● EXERCISE DIRECTIONS
Every entry should be repeated exactly. Omit the pictures.

● EXCERPTED DATA
-- start --

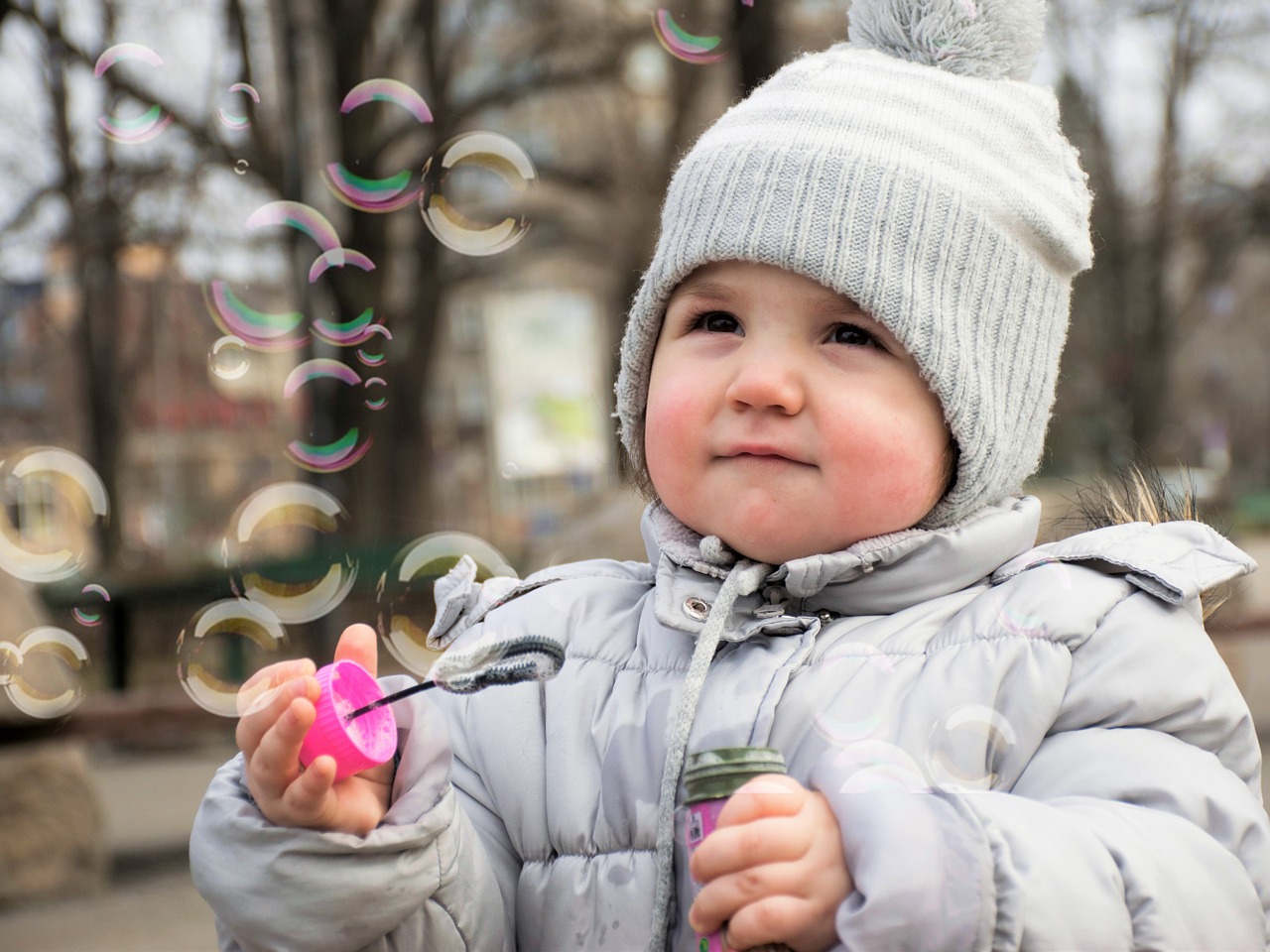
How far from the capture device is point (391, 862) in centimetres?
143

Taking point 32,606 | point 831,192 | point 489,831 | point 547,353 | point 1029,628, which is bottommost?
point 547,353

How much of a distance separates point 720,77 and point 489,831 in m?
10.7

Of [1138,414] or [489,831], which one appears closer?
[489,831]

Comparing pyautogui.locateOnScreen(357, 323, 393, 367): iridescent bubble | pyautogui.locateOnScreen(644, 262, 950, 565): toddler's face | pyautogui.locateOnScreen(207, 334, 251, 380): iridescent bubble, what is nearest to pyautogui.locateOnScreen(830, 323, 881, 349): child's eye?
pyautogui.locateOnScreen(644, 262, 950, 565): toddler's face

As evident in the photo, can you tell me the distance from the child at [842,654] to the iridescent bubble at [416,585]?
0.22m

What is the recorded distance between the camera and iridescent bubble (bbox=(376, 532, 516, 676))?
2.06 m

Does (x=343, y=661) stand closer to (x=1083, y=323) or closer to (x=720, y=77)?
(x=720, y=77)

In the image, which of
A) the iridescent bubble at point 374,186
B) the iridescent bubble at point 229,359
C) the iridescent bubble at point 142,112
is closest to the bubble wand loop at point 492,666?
the iridescent bubble at point 229,359

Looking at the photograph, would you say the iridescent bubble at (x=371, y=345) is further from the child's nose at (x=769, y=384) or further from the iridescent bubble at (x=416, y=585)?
the child's nose at (x=769, y=384)

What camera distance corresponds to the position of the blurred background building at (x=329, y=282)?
466 centimetres

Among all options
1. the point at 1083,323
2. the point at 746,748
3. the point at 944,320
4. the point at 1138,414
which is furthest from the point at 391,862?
the point at 1083,323

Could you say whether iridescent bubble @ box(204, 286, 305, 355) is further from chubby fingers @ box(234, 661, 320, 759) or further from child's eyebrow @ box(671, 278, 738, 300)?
chubby fingers @ box(234, 661, 320, 759)

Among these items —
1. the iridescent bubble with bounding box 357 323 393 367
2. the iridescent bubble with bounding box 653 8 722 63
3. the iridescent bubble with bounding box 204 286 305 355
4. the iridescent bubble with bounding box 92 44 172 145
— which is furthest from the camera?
the iridescent bubble with bounding box 653 8 722 63

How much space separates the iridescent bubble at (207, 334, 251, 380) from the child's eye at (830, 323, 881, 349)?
6.09ft
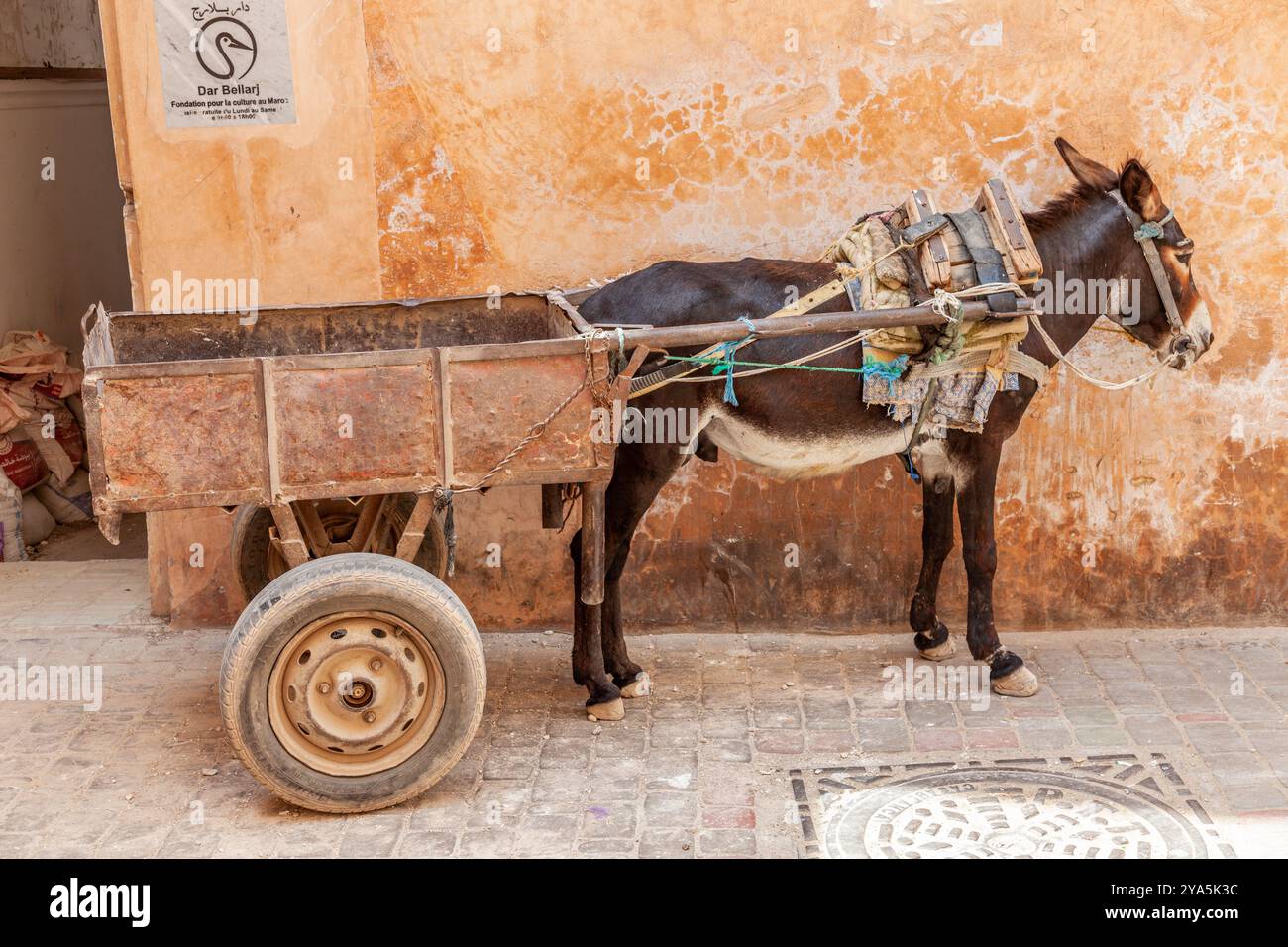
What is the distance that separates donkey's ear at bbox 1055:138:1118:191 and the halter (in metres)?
0.05

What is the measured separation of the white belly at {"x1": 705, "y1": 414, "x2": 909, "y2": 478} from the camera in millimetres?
5289

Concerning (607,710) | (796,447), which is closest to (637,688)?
(607,710)

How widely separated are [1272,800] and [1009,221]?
219 cm

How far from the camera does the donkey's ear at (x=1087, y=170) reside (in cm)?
538

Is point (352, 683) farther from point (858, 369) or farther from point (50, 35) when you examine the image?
point (50, 35)

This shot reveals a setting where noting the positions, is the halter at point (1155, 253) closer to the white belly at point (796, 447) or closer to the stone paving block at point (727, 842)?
the white belly at point (796, 447)

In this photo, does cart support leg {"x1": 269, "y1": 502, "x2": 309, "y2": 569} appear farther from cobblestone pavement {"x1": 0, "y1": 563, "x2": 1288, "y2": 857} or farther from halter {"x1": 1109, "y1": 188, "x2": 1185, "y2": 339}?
halter {"x1": 1109, "y1": 188, "x2": 1185, "y2": 339}

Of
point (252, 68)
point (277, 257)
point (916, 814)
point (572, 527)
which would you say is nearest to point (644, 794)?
point (916, 814)

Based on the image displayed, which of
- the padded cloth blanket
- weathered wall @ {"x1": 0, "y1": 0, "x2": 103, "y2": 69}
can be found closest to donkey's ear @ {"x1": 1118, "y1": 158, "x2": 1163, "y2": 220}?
the padded cloth blanket

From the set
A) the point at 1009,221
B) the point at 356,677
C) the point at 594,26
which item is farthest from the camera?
the point at 594,26

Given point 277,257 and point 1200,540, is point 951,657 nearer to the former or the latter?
point 1200,540

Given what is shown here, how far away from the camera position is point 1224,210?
596 centimetres

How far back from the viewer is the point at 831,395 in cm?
521

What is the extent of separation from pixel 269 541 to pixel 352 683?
117 cm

-- end --

● SOLUTION BELOW
How far from the capture device is point (391, 862) in centimetres?
143

Taking point 32,606 | point 831,192 | point 489,831 | point 547,353 | point 1029,628, which is bottommost?
point 547,353

How much of a distance separates point 720,77 and point 489,831 in m?
10.7

Of [1138,414] or [489,831], which one appears closer?
[489,831]

Comparing pyautogui.locateOnScreen(357, 323, 393, 367): iridescent bubble | pyautogui.locateOnScreen(644, 262, 950, 565): toddler's face | pyautogui.locateOnScreen(207, 334, 251, 380): iridescent bubble, what is nearest to pyautogui.locateOnScreen(830, 323, 881, 349): child's eye?
pyautogui.locateOnScreen(644, 262, 950, 565): toddler's face

As evident in the photo, can you tell me the distance from the child at [842,654] to the iridescent bubble at [416,585]?
0.22m

What is the recorded distance between the camera and iridescent bubble (bbox=(376, 532, 516, 676))?
2.06 m

Does (x=343, y=661) stand closer to (x=1083, y=323) or closer to (x=720, y=77)?
(x=720, y=77)

In the image, which of
A) the iridescent bubble at point 374,186
B) the iridescent bubble at point 229,359
C) the iridescent bubble at point 142,112
is closest to the bubble wand loop at point 492,666?
the iridescent bubble at point 229,359

Looking at the photograph, would you say the iridescent bubble at (x=371, y=345) is further from the child's nose at (x=769, y=384) or further from the iridescent bubble at (x=416, y=585)?
the child's nose at (x=769, y=384)

What camera distance corresponds to the position of the blurred background building at (x=329, y=282)?
466 centimetres

Among all options
1. the point at 1083,323
2. the point at 746,748
3. the point at 944,320
4. the point at 1138,414
which is furthest from the point at 391,862?
the point at 1083,323

Could you say whether iridescent bubble @ box(204, 286, 305, 355) is further from chubby fingers @ box(234, 661, 320, 759) or further from child's eyebrow @ box(671, 278, 738, 300)?
chubby fingers @ box(234, 661, 320, 759)

Among these items —
1. the iridescent bubble with bounding box 357 323 393 367
2. the iridescent bubble with bounding box 653 8 722 63
3. the iridescent bubble with bounding box 204 286 305 355
4. the iridescent bubble with bounding box 92 44 172 145
— which is furthest from the camera?
the iridescent bubble with bounding box 653 8 722 63

How much space separates the iridescent bubble at (207, 334, 251, 380) from the child's eye at (830, 323, 881, 349)?
6.09ft
What is the distance that separates donkey's ear at bbox 1055:138:1118:191 and the halter (in metres)?
0.05

What is the measured separation of the white belly at {"x1": 705, "y1": 414, "x2": 909, "y2": 478} from the camera in millimetres?
5289

Concerning (607,710) | (796,447), which is closest to (637,688)?
(607,710)

How widely separated are [1272,800] and [1009,221]?
219 cm

How far from the camera does the donkey's ear at (x=1087, y=170) reside (in cm)?
538

Is point (352, 683) farther from point (858, 369) or farther from point (50, 35) when you examine the image?
point (50, 35)

This shot reveals a setting where noting the positions, is the halter at point (1155, 253) closer to the white belly at point (796, 447) or closer to the stone paving block at point (727, 842)?
the white belly at point (796, 447)

In this photo, does cart support leg {"x1": 269, "y1": 502, "x2": 309, "y2": 569} appear farther from cobblestone pavement {"x1": 0, "y1": 563, "x2": 1288, "y2": 857} or farther from halter {"x1": 1109, "y1": 188, "x2": 1185, "y2": 339}?
halter {"x1": 1109, "y1": 188, "x2": 1185, "y2": 339}

Of
point (252, 68)
point (277, 257)
point (916, 814)
point (572, 527)
which would you say is nearest to point (644, 794)?
point (916, 814)

Based on the image displayed, which of
- the padded cloth blanket
- weathered wall @ {"x1": 0, "y1": 0, "x2": 103, "y2": 69}
can be found closest to donkey's ear @ {"x1": 1118, "y1": 158, "x2": 1163, "y2": 220}?
the padded cloth blanket

From the set
A) the point at 1009,221
B) the point at 356,677
C) the point at 594,26
which item is farthest from the camera?
the point at 594,26

Given point 277,257 and point 1200,540, is point 951,657 nearer to the former or the latter?
point 1200,540

Given what is shown here, how far away from the camera position is point 1224,210?
596 centimetres

How far back from the viewer is the point at 831,395 in cm?
521

What is the extent of separation from pixel 269 541 to pixel 352 683?
117 cm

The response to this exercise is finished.